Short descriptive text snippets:
_ _ _ _ _
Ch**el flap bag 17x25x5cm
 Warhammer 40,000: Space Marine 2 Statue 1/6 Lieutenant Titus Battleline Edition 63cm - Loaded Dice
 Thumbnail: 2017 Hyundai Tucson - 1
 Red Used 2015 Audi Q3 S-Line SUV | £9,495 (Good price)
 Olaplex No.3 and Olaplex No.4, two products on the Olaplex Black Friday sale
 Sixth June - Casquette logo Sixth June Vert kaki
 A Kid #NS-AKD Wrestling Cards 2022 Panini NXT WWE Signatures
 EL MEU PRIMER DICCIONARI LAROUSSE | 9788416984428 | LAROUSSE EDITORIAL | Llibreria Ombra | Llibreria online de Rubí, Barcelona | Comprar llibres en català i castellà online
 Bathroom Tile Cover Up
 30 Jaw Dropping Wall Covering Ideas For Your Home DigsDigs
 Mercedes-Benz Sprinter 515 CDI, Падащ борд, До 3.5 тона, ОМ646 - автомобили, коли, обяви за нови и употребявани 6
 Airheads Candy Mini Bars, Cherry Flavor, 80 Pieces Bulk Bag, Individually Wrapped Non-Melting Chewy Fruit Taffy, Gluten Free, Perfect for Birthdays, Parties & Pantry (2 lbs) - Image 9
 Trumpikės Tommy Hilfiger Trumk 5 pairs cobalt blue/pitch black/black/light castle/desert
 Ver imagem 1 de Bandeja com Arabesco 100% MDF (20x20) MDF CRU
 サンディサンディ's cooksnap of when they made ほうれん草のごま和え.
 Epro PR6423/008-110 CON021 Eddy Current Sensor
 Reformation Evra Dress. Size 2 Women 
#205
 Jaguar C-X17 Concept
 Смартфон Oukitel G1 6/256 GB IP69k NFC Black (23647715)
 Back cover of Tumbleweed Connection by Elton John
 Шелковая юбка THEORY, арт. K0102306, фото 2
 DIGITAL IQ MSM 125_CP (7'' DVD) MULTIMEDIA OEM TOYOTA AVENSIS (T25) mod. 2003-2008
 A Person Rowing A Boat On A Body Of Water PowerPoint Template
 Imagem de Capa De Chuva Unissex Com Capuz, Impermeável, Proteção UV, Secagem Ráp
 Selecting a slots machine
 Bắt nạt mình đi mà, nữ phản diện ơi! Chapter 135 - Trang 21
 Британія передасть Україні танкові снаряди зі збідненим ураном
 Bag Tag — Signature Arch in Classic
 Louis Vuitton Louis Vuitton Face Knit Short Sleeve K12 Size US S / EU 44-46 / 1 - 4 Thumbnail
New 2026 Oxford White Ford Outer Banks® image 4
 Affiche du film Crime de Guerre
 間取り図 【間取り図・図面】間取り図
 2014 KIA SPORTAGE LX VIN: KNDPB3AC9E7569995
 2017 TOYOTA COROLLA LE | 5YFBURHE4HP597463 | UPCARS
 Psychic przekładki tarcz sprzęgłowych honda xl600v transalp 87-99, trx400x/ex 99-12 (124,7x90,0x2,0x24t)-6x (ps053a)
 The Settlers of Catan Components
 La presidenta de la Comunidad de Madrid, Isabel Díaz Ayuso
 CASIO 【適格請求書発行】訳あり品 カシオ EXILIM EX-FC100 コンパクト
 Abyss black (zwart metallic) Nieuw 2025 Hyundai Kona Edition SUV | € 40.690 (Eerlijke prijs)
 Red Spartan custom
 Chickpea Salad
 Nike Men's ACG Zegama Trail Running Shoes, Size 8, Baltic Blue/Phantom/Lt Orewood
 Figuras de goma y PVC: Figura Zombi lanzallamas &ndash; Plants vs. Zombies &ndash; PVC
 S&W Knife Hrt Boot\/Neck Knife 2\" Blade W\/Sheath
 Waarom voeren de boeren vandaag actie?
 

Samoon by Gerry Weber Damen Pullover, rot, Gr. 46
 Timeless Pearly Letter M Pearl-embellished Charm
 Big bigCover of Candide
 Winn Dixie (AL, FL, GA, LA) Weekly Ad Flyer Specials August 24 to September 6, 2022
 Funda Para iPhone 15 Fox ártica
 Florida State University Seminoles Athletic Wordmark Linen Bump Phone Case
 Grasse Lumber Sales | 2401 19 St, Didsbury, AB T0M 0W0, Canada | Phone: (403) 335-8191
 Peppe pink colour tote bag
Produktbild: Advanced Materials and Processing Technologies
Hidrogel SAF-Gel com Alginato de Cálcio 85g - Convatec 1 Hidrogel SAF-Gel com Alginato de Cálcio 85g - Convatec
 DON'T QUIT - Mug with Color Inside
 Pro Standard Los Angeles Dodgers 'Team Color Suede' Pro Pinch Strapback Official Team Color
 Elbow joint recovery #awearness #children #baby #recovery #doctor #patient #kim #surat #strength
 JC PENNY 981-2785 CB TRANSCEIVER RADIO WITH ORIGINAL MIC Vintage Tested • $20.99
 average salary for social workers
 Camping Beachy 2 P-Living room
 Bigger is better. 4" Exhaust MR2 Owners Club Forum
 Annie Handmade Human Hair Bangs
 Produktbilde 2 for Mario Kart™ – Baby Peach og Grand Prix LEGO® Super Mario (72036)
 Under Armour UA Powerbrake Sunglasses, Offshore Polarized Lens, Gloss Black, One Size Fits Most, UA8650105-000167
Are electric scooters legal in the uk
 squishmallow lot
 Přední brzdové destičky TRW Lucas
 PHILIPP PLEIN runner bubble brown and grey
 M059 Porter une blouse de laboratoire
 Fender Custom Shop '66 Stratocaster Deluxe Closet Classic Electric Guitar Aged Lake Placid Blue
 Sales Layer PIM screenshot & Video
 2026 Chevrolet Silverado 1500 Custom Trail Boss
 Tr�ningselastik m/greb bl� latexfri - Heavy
_ _ _ _ _
_TASK ITEM_
Find every line above where the word "Size" occurs, and copy that line.

_RESPONSE AREA_
 Reformation Evra Dress. Size 2 Women 
 Louis Vuitton Louis Vuitton Face Knit Short Sleeve K12 Size US S / EU 44-46 / 1 - 4 Thumbnail
 Nike Men's ACG Zegama Trail Running Shoes, Size 8, Baltic Blue/Phantom/Lt Orewood
 Under Armour UA Powerbrake Sunglasses, Offshore Polarized Lens, Gloss Black, One Size Fits Most, UA8650105-000167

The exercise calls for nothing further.